Below, I include a recipe for an eighteenth-century watercolor binder. Modern binders generally contain three ingredients: gum Arabic, glycerol, and honey. Glycerol is a historically recent innovation; it helps manage the transition between solid and liquid, making it easier to work up a useable paint from the solid stored in a pan. But I can say from experience that it is not strictly necessary, and my paints are perfectly useable without it. Honey is also a recent addition; it is a humectant, which means that it helps retain moisture, and is also not strictly necessary for binding pigments to paper. But no-one in the eighteenth-century thought to use honey as a humectant additive. Since honey is basically sugar-water with a few impurities, I suspect our preference is partly the result of historical associations, of the associations of organic honey with some sort of artisanal virtue. So, too, in the moment of the motley emblem. There, in some gum waters, but not all, artists added refined sugar, half as much as the combined weights of gums. It was double-refined sugar, in the eighteenth century, which was the desirable commodity– and not homely honey. And so, we might say, in the history of miniature painting, it is sugar which is casual; a watercolor binder is gum Arabic, gum Senegal, “and also” sugar.

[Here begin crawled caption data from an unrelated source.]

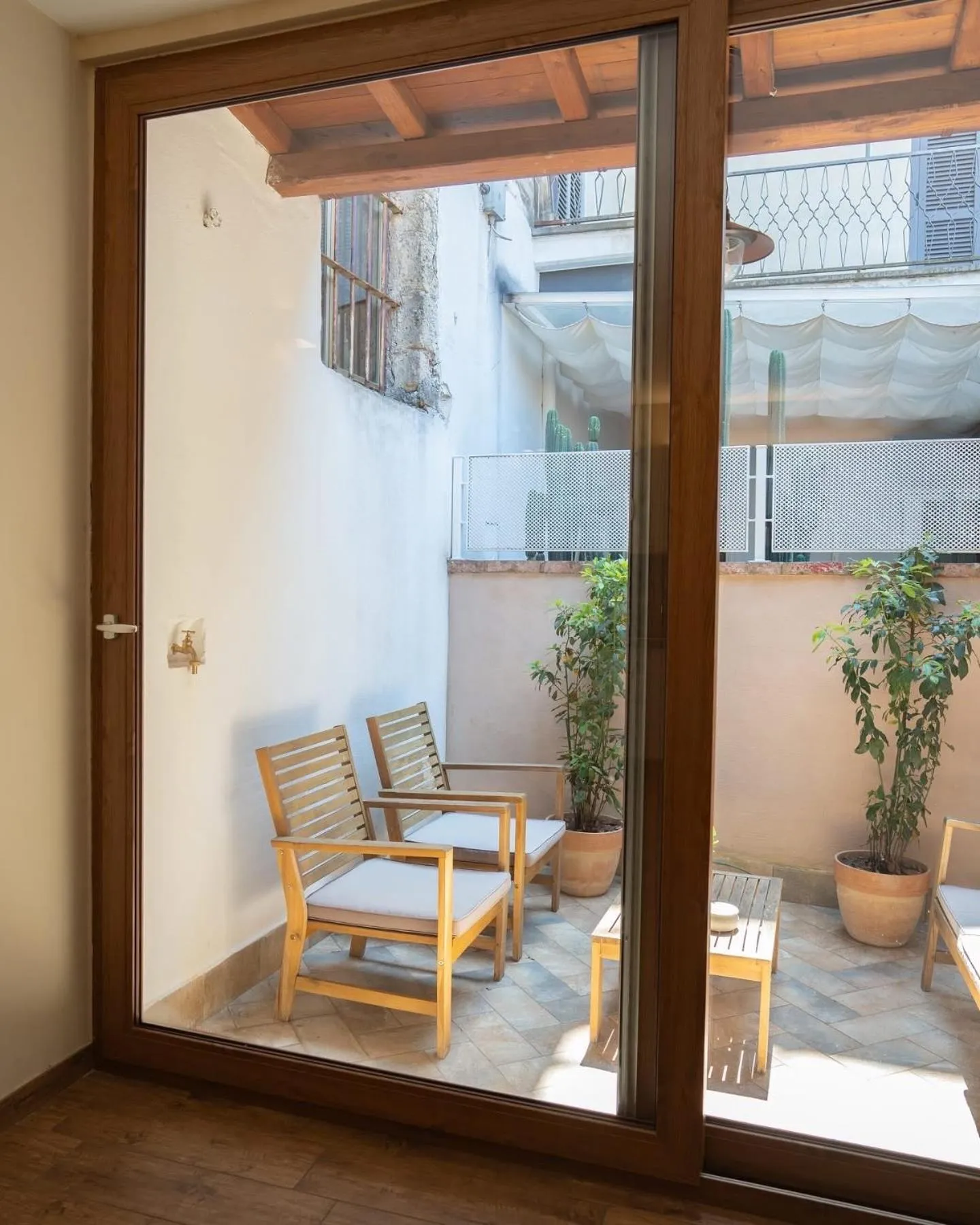 Guest house IL VICOLO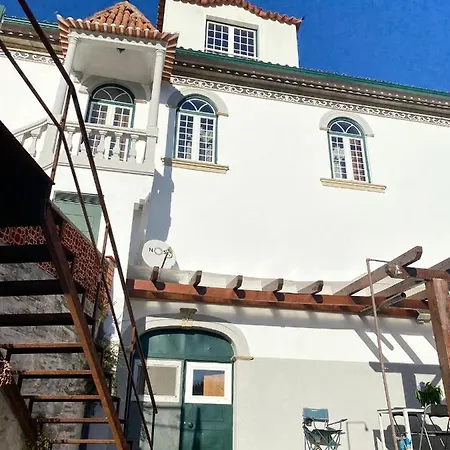 Διαμέρισμα Quinta Do Alagao Coja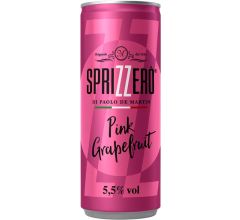 Sprizzero Pink Grapefruit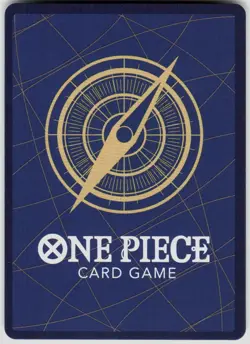 Megalo Foil EB04-018 The Azure Sea's Seven One Piece - Image 2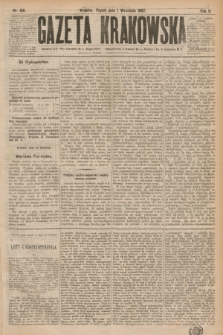 Gazeta Krakowska. R.2, nr 130 (1 września 1882)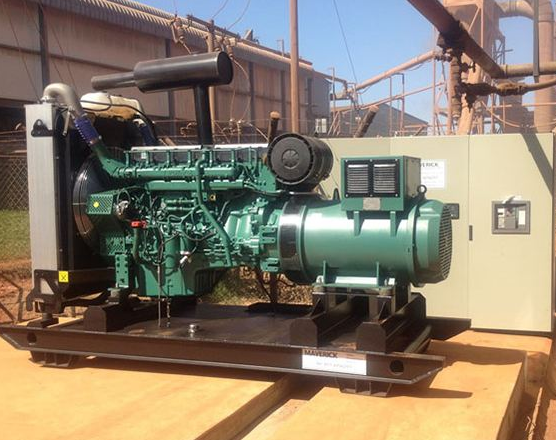 博尔塔拉发电机出租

Here’s the method from Robert Dossie’s 1758 Handmaid to the Arts:
Take three quarters of an ounce of gum Arabic and a quarter of an ounce of gum Senegal; powder them, and then tie them up in a linen rag; leaving so much unfilled room in the bag as to admit its being flattened by the pressure of the hand. Having squeezed the bag till it be flat, put it into a quart of hot water; and there let it continue, moving it sometimes about, and stirring the water for about twenty-four hours; the gums will then be dissolved, and the bag must be taken out. The fluid being divided into two parts, to one half of it add a quarter of an ounce of white sugar-candy powdered, and keep the other in its pure state. By this means, a strong and weak gum water, each proper for their particular purposes, will be obtained.